• [Problem A]
Reproduce verbatim the portion of the bank licensing case study that opens with the words containing "We began with" and closes with "SE, not 18,000.".
• [Problem B]
Translate this sentence from the Oracle and Microsoft renewal case study into Spanish: "We identified the Java SE employee metric claim as aggressively over-scoped: only 2,400 employees actually required Java SE, not 18,000."
• [Problem C]
Write the next part of the case study on the bank's Oracle and Microsoft license renewals, picking up after its final sentence.

• [Extract provided]
========================
The Challenge
Two Major Renewals. Two Vendors. Both Pushing Hard.
The bank's Oracle estate had grown organically over 14 years into a complex mix of Oracle Database Enterprise Edition with Real Application Clusters, Oracle Exadata, and a ULA that had expired two years prior without a proper certification. When Oracle's renewal team arrived, their opening position included a 22% support increase, mandatory migration to Oracle Fusion Cloud for several workloads, and a Java SE employee metric charge that would have covered 18,000 employees at $15 per employee per month.
Simultaneously, the bank's Microsoft Enterprise Agreement was expiring, and Microsoft's account team was aggressively pushing an upgrade from E3 to E5 for the entire 14,000-seat estate. The E5 pitch was anchored on Microsoft Copilot features and advanced security compliance tools — neither of which the bank's CISO had approved for deployment. The combined pressure from both account teams, compounding with a 60-day renewal deadline, was exactly the scenario vendors count on to close at maximum price.
The bank's internal procurement team had limited negotiation leverage because they didn't have independent visibility into Oracle's true pricing benchmarks, and they had no experience challenging Oracle's ULA expiry claims or Microsoft's E5 justification methodology. They needed expert-led negotiation, fast.
Our Approach
Forensic Analysis. Then Strategic Negotiation.
We began with a full Oracle License Management Services (LMS) audit review — not waiting for Oracle to script and run their own LMS audit, but conducting our own independent deployment analysis first. This revealed that the bank was significantly over-licensed on Oracle Database Standard Edition 2 and under-licensed on only two specific RAC clusters. We identified the Java SE employee metric claim as aggressively over-scoped: only 2,400 employees actually required Java SE, not 18,000.
========================
• [Exercise data]
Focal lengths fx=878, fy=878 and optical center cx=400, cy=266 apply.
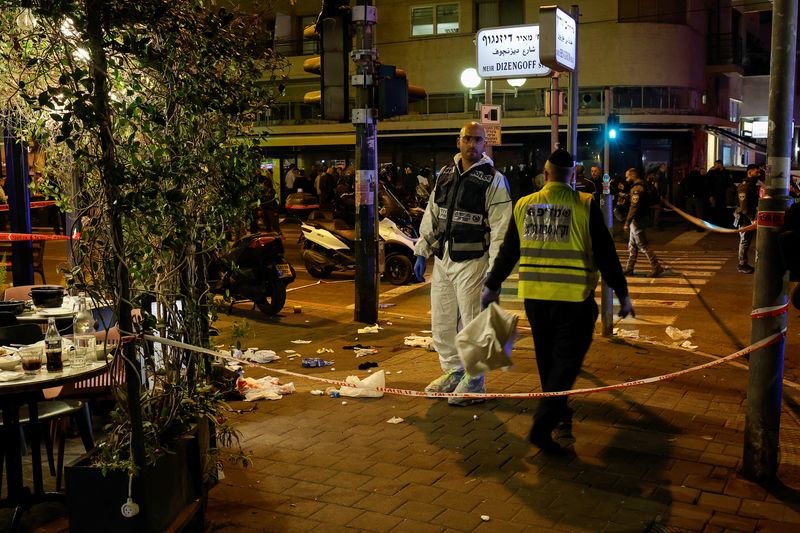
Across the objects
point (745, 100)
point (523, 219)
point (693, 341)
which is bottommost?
point (693, 341)

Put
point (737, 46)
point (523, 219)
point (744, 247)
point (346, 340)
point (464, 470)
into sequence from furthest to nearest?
point (737, 46) < point (744, 247) < point (346, 340) < point (523, 219) < point (464, 470)

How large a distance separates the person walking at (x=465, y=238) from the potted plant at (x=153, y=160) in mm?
2197

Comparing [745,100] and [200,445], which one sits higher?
[745,100]

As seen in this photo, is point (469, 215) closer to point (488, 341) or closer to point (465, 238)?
point (465, 238)

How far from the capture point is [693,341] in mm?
9773

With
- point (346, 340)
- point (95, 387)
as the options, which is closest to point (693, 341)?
point (346, 340)

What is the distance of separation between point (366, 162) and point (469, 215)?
13.0ft

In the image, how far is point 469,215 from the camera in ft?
22.1

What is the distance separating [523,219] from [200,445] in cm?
252

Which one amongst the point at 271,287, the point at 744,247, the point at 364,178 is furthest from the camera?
the point at 744,247

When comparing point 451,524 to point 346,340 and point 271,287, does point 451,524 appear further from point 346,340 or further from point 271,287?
point 271,287

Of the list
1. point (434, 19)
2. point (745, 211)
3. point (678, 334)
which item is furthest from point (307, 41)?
point (678, 334)

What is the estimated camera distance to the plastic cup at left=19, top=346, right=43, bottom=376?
4734mm

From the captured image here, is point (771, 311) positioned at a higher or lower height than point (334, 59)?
lower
========================
• [Written response A]
We began with a full Oracle License Management Services (LMS) audit review — not waiting for Oracle to script and run their own LMS audit, but conducting our own independent deployment analysis first. This revealed that the bank was significantly over-licensed on Oracle Database Standard Edition 2 and under-licensed on only two specific RAC clusters. We identified the Java SE employee metric claim as aggressively over-scoped: only 2,400 employees actually required Java SE, not 18,000.

• [Written response B]
Determinamos que la reclamación basada en la métrica por empleado de Java SE tenía un alcance agresivamente excesivo: en realidad, solo 2400 empleados necesitaban Java SE, no 18 000.

• [Written response C]
On the Microsoft side, we conducted a granular Microsoft 365 utilisation analysis across 90 days of actual usage data. The analysis showed that 9,100 of 14,000 seats were using only Exchange Online, Teams, and SharePoint features fully covered by E3. Only 4,900 seats had any use case that could justify E5 — and even then, not the premium security features Microsoft was using to justify the full E5 price point. We built a seat-by-seat segmentation model showing the bank's actual optimal SKU mix.
For Oracle, our negotiation strategy centred on disputing the Java SE metric scope, right-sizing the ULA certification retroactively, and using competitive displacement pressure from OCI pricing benchmarks versus alternative database providers. For Microsoft, we pushed for a split-SKU EA structure with a 36-month lock-in only on the 4,900 E5 seats, preserving flexibility on the remaining E3 seats and securing a 19% price hold on the E3 cohort.